Zona residencial de la vieja mina.
Dorian recorrió la zona residencial guiado por el jefe del equipo de búsqueda; el lugar era casi idéntico al mapa que Amelia había dibujado.
En las casas en ruinas se podía intuir la prosperidad y el bullicio del pasado. Dorian incluso se sorprendió imaginando cómo habría sido la vida de Amelia allí cuando era joven.
Pero aunque en el pasado hubiera sido próspero, el terreno era extremadamente complejo.
Como resultado de años de abandono, la maleza crecía por todas partes y todo estaba en ruinas. Además, con la gran cantidad de bodegas subterráneas, túneles vacíos y casas viejas abandonadas, era realmente difícil encontrar a alguien en un área tan grande en poco tiempo.
No había rastros de que nadie hubiera estado allí.
Pero eso no significaba que nadie hubiera venido.
Si alguien como Fabio, un local que conocía el terreno como la palma de su mano, los había traído usando caminos poco conocidos, era totalmente posible llegar directamente a un escondite sin dejar rastro.
Para hacer la búsqueda más precisa, Dorian había traído a dos lugareños que vivieron y trabajaron allí en aquella época para que sirvieran de guía, pero nadie conocía el sendero que Amelia había mencionado.
Tal vez era una vereda que el propio Fabio había descubierto y que Amelia encontró por accidente cuando la llevaron para abandonarla.
Al llegar, Dorian intentó caminar por ese sendero, pero era fácil perder el sentido de la orientación nada más entrar y resultaba imposible encontrar una salida clara.
—Aparte de los dos caminos que van a la sierra, ¿no hay otra forma de entrar? —preguntó Dorian al guía que tenía al lado, señalando el camino de montaña que casi desaparecía en la espesura del bosque a lo lejos.
—No hay más —respondió el guía—. En esta zona solo hay dos caminos formales para entrar y salir. Lo demás son senderos de animales cubiertos por ramas y árboles; parecen transitables, pero en realidad son callejones sin salida. Si entras, te mareas y es muy fácil perderse, por eso nadie se atreve a meterse ahí.

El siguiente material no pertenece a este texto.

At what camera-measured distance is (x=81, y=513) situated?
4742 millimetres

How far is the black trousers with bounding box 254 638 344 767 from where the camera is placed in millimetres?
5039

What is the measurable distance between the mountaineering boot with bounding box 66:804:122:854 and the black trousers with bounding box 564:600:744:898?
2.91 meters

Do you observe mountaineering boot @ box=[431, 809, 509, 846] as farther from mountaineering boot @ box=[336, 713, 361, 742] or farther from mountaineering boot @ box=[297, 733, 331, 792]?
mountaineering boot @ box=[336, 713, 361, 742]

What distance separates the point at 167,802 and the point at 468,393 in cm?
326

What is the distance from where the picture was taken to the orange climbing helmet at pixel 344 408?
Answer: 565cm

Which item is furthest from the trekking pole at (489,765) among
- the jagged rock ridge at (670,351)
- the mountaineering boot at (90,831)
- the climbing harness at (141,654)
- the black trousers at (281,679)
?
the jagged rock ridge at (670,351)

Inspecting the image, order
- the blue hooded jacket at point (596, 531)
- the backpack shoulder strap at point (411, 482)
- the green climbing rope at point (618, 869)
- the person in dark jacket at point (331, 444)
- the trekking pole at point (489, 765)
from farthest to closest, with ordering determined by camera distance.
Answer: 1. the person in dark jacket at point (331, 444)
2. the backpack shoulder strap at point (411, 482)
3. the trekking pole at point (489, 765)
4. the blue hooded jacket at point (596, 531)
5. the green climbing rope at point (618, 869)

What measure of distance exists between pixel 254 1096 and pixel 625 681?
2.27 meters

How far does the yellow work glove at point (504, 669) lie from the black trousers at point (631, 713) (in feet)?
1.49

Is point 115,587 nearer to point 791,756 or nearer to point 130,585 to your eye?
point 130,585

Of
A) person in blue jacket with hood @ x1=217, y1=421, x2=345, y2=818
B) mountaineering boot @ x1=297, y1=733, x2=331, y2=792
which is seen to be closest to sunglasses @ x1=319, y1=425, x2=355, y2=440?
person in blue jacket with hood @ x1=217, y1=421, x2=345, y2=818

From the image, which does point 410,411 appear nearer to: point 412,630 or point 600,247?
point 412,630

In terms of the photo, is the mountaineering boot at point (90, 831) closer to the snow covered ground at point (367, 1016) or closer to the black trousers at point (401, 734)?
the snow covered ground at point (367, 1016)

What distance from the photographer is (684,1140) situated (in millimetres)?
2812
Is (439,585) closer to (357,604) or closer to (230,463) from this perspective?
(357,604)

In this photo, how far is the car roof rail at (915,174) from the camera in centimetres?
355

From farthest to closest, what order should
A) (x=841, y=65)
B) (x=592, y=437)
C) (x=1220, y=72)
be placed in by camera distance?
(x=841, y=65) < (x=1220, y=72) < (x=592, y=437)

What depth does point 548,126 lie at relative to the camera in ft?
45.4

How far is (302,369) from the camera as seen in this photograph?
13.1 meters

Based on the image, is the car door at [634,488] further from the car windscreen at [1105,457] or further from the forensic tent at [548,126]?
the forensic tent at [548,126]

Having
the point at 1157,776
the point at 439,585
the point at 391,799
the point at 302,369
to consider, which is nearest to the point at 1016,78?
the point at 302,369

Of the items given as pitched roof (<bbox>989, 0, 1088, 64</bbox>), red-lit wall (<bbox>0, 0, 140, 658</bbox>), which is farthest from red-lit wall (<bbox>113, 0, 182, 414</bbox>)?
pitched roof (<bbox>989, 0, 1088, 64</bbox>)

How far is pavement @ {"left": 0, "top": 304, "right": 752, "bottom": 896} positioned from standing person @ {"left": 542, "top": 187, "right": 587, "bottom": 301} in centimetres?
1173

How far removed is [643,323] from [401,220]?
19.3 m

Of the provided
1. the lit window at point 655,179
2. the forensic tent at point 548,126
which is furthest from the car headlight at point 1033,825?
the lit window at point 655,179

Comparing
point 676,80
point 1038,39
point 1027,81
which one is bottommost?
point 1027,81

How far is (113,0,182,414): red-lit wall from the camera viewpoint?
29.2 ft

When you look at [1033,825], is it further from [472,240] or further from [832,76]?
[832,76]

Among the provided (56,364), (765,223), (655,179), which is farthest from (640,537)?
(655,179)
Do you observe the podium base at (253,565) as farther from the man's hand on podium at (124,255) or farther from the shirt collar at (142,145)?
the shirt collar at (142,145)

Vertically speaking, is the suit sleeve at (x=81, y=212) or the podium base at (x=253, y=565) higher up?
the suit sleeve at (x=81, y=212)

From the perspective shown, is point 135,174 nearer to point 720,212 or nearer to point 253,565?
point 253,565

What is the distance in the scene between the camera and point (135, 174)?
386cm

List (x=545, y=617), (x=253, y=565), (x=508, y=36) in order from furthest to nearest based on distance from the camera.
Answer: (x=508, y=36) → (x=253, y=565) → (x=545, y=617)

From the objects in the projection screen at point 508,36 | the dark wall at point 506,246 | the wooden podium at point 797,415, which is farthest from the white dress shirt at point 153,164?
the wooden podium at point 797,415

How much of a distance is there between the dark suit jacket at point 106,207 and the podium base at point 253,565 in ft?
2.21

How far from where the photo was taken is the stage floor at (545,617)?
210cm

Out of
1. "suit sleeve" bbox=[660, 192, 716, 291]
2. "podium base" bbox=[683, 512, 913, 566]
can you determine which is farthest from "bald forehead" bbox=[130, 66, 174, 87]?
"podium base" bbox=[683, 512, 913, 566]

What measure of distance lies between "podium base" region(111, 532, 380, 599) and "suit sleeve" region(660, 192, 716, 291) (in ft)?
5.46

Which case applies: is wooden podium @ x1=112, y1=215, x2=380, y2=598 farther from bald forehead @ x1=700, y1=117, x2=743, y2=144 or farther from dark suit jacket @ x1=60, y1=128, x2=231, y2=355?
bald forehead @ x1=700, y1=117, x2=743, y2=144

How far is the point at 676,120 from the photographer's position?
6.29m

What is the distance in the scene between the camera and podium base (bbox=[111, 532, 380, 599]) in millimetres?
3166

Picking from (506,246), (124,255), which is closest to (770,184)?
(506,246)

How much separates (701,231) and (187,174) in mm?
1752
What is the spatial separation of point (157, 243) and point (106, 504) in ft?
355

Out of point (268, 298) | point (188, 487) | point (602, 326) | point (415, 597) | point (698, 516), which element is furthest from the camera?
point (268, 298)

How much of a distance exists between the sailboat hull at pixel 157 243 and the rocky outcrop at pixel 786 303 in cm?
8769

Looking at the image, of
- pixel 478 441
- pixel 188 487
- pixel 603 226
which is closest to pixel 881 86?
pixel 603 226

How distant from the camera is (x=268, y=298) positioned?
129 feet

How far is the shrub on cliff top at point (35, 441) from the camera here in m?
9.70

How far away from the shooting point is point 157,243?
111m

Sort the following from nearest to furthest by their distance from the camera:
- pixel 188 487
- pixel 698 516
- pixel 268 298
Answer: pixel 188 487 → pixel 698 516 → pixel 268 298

Dorian asintió. Parecía que, efectivamente, era una vereda salvaje que Fabio había abierto por casualidad.
Miró a su alrededor y vio una barda cubierta de maleza al noreste de la entrada del pueblo. Su mirada se detuvo un momento y luego se volvió hacia el guía: —¿Para qué es esa cerca de allá? Parece abandonada hace años.